**WHAT TO DO:**
1. In the passage about the slum visit, do these statements agree with the text: (a) the slum is part of a city of about one million people, (b) the living quarters had a strong smell, (c) the dwellers are eligible for rubbish collection? Answer each with yes or no, and quote the deciding words.
2. Transcribe the passage about the slum visit, starting at "After a briefing" and ending at "their throats cut.".

**PASSAGE TO READ:**
——————

It doesn’t matter how many movies you see or television programs that you watch that depict these living conditions, it will never yield the effect of actually being there.
After a briefing in a small hut inside the slum, we were taken on a walkabout. The ground underfoot was muddy given the recent rains and at times difficult to navigate. I hate to think what it looks like after the monsoon. The pathways where littered with goats that were to become the sacrifice the next day for the Muslim festival of EID. It was difficult to look at them going about their business knowing they where hours away from having their throats cut.
 We wound our way around a tiny slice of a city of one million people (almost the size of Auckland). I was surprised at how clean the living quarters of each dweller were, some with a TV taking pride of place, and definitely noticed no smell. The rubbish however was another matter as the ownership issues of the land mean that they are not eligible for a rubbish collection. Rubbish is then thrown into the sea to be carried away by the tide each day. The problem is that the tide simply can’t manage the daily rubbish of one million slum dwellers and the resultant effect is a massive tip-landscape on the side of the water’s edge. Rubbish of this scale being dumped into the ocean goes far beyond a slum and Mumbai’s problem but truly becomes a world issue.




We were introduced to some of the kids that Magic Bus works with and saw some of the slum business activity. Enquiring as always, the questions flowed from us all. It would appear that the life expectancy here is 50, the ablutions are part of a big block that we never saw and no one really clarified, power has been siphoned off illegally although I'm sure someone’s clipping the ticket in the process. This slum is unique in that others have been able to add to the crude infrastructure that they have, given the state ownership of the lands they occupy. Examples of this can be seen in the Asha slum that we visited in Delhi where the women in committee format had made changes to the infrastructure to stop the flow of water into huts amongst other things.

——————

**AVAILABLE DATA:**
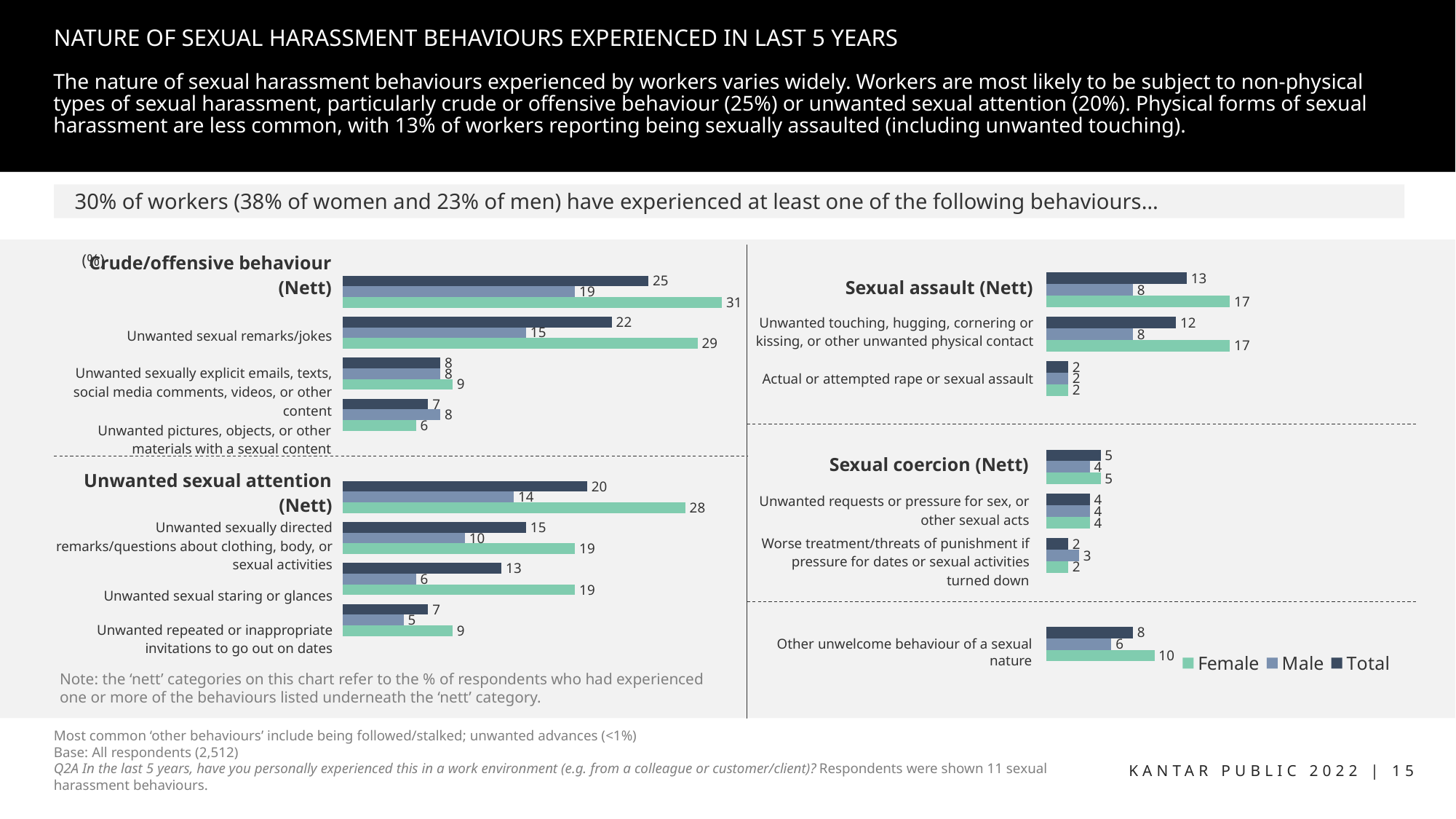
On the right chart, what is the difference between the Female and Male values for Unwanted touching, hugging, cornering or kissing, or other unwanted physical contact? 9 What kind of chart is shown on the slide? bar chart How many series does the legend list? 3 On the left chart, what is the difference between the Female and Male values for Unwanted sexual attention (Nett)? 14 On the left chart, is the Female value for Unwanted sexual staring or glances larger or smaller than the Male value? larger On the left chart, what is the Male value for Unwanted sexual remarks/jokes? 15 Which series is shown in green in the legend? Female On the left chart, which category has the highest Female value? Crude/offensive behaviour (Nett) On the left chart, what is the Female value for Crude/offensive behaviour (Nett)? 31 On the right chart, what is the Female value for Other unwelcome behaviour of a sexual nature? 10 On the right chart, what is the Total value for Sexual assault (Nett)? 13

——————

**ANSWERS BY ITEM NUMBER:**
1.
(a) Yes: "a tiny slice of a city of one million people"
(b) No: "definitely noticed no smell"
(c) No: "they are not eligible for a rubbish collection"

2.
After a briefing in a small hut inside the slum, we were taken on a walkabout. The ground underfoot was muddy given the recent rains and at times difficult to navigate. I hate to think what it looks like after the monsoon. The pathways where littered with goats that were to become the sacrifice the next day for the Muslim festival of EID. It was difficult to look at them going about their business knowing they where hours away from having their throats cut.